Is RSS Doomed by Popularity?
Ketchup_blade writes "As RSS is becoming more known to the mainstream users and press, the bandwidth issue reported by many sites (Eweek, CNet, InternetNews) related to feeds is becoming a reality. Stats from sites like Boing Boing are showing a real concern regarding feeds bandwidth usage. Possible solutions to this problem are emerging slowly, like RSScache (feed caching proxy) and KnowNow (even-driven syndication). RSScache seems to offer a realistic solution to the problem, but can this be enough to help RSS as it reaches an even bigger user base in the upcoming year?"
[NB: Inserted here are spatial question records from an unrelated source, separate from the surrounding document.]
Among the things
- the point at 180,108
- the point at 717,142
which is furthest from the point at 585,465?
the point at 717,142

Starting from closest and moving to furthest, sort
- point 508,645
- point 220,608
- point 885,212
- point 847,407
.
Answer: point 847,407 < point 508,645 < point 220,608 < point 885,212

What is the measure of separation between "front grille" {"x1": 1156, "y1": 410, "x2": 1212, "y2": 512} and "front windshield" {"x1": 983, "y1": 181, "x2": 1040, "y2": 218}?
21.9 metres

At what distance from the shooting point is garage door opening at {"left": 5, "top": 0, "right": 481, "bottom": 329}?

Remember all the hype about "push" technology back in the mid-nineties? Nobody was interested, but RSS feeds are being used in much the same way now. I'm thinking there are two significant differences: 1) with RSS, the user feels like they're in control of what's going on; with push, users felt like they were at the mercy of whatever money-grabbing corporations wanted to throw at them, and 2) a hell of a lot of people now have an always-on Internet connection with plenty of bandwidth to spare. When you've got a 33.6kbps dialup connection, you use the Internet differently than when you've got DSL or cable.
How much bandwidth does Slashdot's RSS feed use?
It looks like the RSS feed on my home page has a small handful of subscribers. Neat.
$x='S24;r)>63/* h@<5+oZ)32"5cz';$me='phroggy'x$];
$x=~y+ -xz+\0-Tx+;print$_^chop$me for split'',$x;
And institute jackboot banning policies if you access them more than x times per y hours.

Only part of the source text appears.